- _Excerpt provided_
Apparently, another thing I have managed to do, which falls so short of miraculous, is gain weight. Now, I have not subjected myself to the confirmation of the bathroom scale, as I avoid humiliation at all costs, but let's just say there have been hints that perhaps my appetite has been a little too hearty.

Just a couple weeks ago, I shared my blog post about "Ignoring the Scales." One of my readers responded that she never weighs herself, she just judges herself by how her pants fit, and knows she needs to make better choices if they start feeling tight. What a good idea, I thought.

Except. Well, since retiring several weeks ago, I've pretty much limited my wardrobe to pajamas and yoga pants, and occasionally, my favorite jeans, which happen to have a generous amount of Lycra in them, APPARENTLY. It's pretty easy for my pants to fit very well, no matter how I eat, if you know what I mean. I could probably gain a good fifty pounds, and still be able to slide those babies over my hips. So, perhaps the "see how my pants fit" idea isn't the best gauge for me. Not THOSE pants, anyway.

Just recently, Chuck and I were going for a winter morning's walk, and I wanted to wear my ski pants, knowing we would be traipsing through knee-deep snow behind our house. As I pulled my white ski pants up past my knees, they seemed to be catching on the fabric of my black tights. That must have been it; the silky smooth inner lining must have been creating friction with the sleek fabric of the tights. (I know what you're thinking; she just doesn't get it. Give me a moment. I'll catch up to you in just a sec.) I took either side of the zipper and pulled it together so I could zip my pants. The zipper seemed dull that day. It didn't zip right up like it had at the beginning of the season. And then, when I tried to fasten the waist, it hit me. UH-OH. MY PANTS ARE TOO TIGHT! 

I had to first attach the inner metal hook together before I could even get the snaps close enough to line up for closure. I could breathe once I got everything zipped and snapped, but just barely. After I donned my white ski jacket, and white slouchy hat, I was pretty sure I resembled the Michelin tire man.

I waddled to the kitchen where Chuck was putting on the last of his winter wear, and we headed out the door for some fresh air, and some much needed exercise. (My back has been killing me ever since I crammed as much as I could in my backpack when I flew from Salt Lake City to O'Hare. That heavy weight slung over my shoulder was all that was needed to irritate my old back injuries, and I've been icing and trying to stretch my back ever since.)

The two of us walked around our neighborhood, and then when my back started giving me fits, we headed home across the rotary park just behind our house, in search of cardinals. Unbeknownst to me, Chuck was taking pictures of me while I was taking pictures of the birds.

[Dataset records]
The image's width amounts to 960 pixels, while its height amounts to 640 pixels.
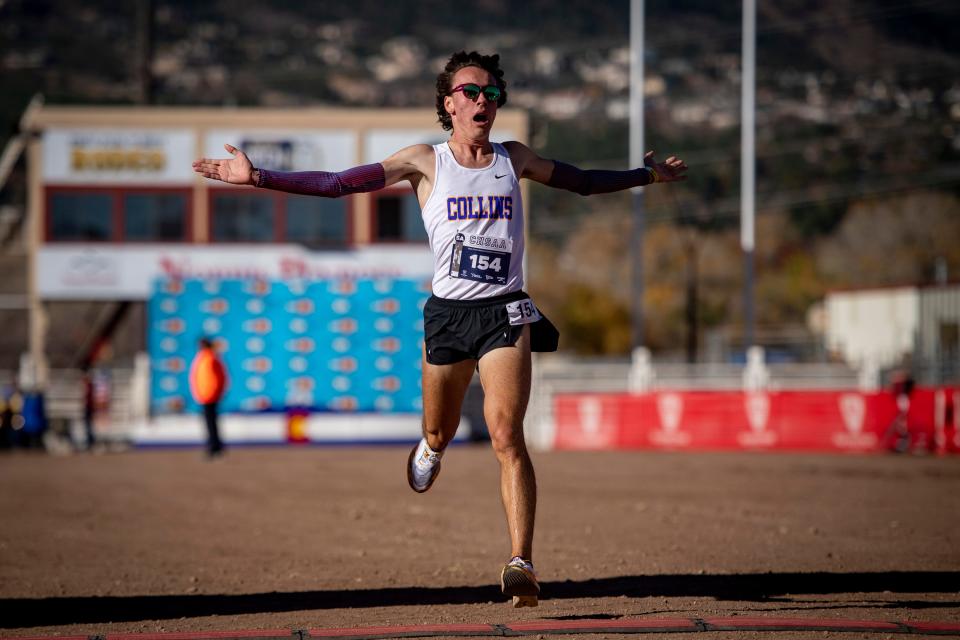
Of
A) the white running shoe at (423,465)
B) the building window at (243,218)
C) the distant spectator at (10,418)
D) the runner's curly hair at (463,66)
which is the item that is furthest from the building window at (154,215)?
the runner's curly hair at (463,66)

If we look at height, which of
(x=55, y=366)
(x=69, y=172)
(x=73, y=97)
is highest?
(x=73, y=97)

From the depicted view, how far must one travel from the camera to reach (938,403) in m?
23.2

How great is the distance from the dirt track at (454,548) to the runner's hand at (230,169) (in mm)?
2078

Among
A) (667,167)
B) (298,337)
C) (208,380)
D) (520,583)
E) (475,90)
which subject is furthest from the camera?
(298,337)

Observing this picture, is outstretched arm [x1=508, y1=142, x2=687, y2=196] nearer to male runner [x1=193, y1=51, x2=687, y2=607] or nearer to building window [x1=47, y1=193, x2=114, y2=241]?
male runner [x1=193, y1=51, x2=687, y2=607]

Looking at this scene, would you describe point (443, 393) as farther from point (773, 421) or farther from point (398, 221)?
point (398, 221)

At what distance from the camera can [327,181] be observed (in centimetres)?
675

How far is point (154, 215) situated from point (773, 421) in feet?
54.1

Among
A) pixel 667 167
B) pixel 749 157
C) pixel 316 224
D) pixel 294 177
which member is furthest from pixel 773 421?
pixel 294 177

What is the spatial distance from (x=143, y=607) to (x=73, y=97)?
4396 inches

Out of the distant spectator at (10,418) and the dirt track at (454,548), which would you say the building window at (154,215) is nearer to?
the distant spectator at (10,418)

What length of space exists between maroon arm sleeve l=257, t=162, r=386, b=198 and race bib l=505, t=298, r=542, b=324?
85cm

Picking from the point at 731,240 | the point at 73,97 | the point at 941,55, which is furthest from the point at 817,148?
the point at 73,97

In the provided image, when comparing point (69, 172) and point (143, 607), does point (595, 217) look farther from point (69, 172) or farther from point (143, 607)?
point (143, 607)
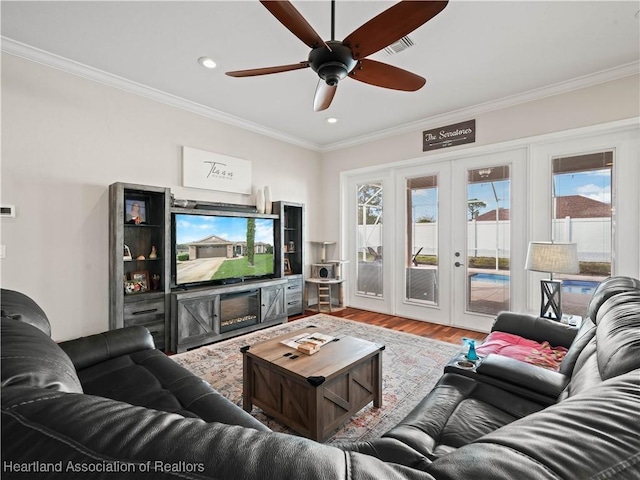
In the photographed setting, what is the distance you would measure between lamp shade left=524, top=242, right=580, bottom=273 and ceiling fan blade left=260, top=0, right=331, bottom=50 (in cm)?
233

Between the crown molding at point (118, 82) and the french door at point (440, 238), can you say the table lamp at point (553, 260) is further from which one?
the crown molding at point (118, 82)

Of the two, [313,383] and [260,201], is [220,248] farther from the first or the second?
[313,383]

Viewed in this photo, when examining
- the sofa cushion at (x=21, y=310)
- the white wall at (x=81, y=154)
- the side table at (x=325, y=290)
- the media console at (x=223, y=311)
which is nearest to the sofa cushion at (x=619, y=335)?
the sofa cushion at (x=21, y=310)

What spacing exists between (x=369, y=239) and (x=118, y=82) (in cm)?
389

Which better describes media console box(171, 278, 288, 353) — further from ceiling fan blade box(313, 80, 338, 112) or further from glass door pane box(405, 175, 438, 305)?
ceiling fan blade box(313, 80, 338, 112)

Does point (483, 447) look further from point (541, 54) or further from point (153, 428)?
point (541, 54)

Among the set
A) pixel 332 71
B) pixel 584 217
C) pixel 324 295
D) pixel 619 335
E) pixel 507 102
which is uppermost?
pixel 507 102

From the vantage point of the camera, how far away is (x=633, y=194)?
2916 mm

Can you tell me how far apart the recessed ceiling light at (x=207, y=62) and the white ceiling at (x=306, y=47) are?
0.20ft

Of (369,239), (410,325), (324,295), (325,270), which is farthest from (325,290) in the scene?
(410,325)

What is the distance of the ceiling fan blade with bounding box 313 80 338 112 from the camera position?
214 cm

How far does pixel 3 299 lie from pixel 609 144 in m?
5.01

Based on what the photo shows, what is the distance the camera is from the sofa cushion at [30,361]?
0.67m

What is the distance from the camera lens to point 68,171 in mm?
2891
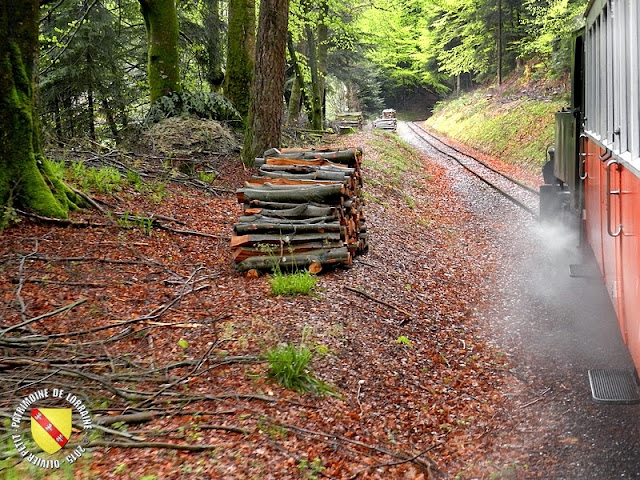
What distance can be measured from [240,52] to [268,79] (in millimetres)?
4112

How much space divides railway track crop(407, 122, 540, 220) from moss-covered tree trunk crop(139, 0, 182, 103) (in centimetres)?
866

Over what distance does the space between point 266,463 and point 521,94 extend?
32.9 meters

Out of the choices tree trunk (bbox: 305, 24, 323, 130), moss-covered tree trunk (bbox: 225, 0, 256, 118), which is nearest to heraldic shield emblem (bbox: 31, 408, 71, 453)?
moss-covered tree trunk (bbox: 225, 0, 256, 118)

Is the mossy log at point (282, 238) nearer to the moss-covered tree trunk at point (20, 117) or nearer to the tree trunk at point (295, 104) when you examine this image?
the moss-covered tree trunk at point (20, 117)

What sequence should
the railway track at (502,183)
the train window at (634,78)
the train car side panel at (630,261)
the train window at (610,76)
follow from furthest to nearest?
the railway track at (502,183) < the train window at (610,76) < the train car side panel at (630,261) < the train window at (634,78)

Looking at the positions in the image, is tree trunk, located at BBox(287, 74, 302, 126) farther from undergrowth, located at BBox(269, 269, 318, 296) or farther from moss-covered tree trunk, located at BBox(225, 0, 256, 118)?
undergrowth, located at BBox(269, 269, 318, 296)

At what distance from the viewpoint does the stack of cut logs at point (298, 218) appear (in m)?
7.76

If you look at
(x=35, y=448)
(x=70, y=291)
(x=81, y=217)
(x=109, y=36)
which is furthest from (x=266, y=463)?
(x=109, y=36)

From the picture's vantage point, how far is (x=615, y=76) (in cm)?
472

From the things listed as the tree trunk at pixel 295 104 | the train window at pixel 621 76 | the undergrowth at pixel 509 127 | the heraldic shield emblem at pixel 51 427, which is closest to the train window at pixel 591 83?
the train window at pixel 621 76

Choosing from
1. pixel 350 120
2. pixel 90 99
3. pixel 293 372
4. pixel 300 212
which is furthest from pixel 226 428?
pixel 350 120

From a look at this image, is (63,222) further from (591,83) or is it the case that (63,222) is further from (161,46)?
(161,46)

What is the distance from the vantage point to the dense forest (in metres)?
7.94

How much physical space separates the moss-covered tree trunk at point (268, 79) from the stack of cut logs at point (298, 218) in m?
3.49
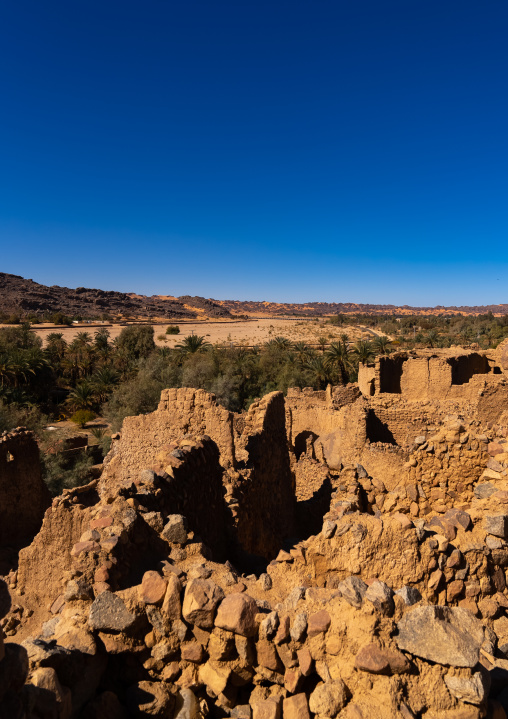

- _Goal 1_
Summarize the blog post about the writer's tight ski pants in two sentences.
- _Goal 2_
Continue the blog post about the tight ski pants, picking up right after its final sentence.
The dataset records are not needed for anything here.

- _Task answer 1_
After weeks of living in pajamas, yoga pants and stretchy jeans since retiring, the writer realizes that judging weight by how pants fit doesn't work for those clothes. Then, struggling to zip and fasten a pair of white ski pants before a snowy walk with Chuck, the writer discovers they have become too tight.

- _Task answer 2_
Photo Credit, with some deep-seated humility: Chuck Bennorth
See the resemblance to the big, puffy white guy?

When I saw this picture later, I had a another "uh-oh" thought. "That backside is looking a tad wide, Missy." But I chalked it up to my bad habit of negative body image chatter, and reminded myself that Chuck told me he would love me no matter how much I weighed.

My body tends to do this, this fluctuation of weight, and I now cannot argue with the evidence that it is indeed time to get back on the wagon, and hop off of the never-ending chuck wagon. (No pun intended, Chuck. I mean the feeding frenzy has to end! I love my Chuck Wagon.)

No scale is needed for me to know that while I'm settling in to this new life, it's time to be fully present, address emotional issues, make better nutritional choices, and even though my back hurts, get back to a regular exercise routine. 

This week I've been taking time for reading, prayer, and reflection as part of my morning rituals. I've been opening up to Chuck about some of my concerns. We eat so differently, and I've been taking a "when in Rome" attitude, but honestly, how many Chicago-style pizzas and hotdogs can a girl eat, and still live to fit in her pants?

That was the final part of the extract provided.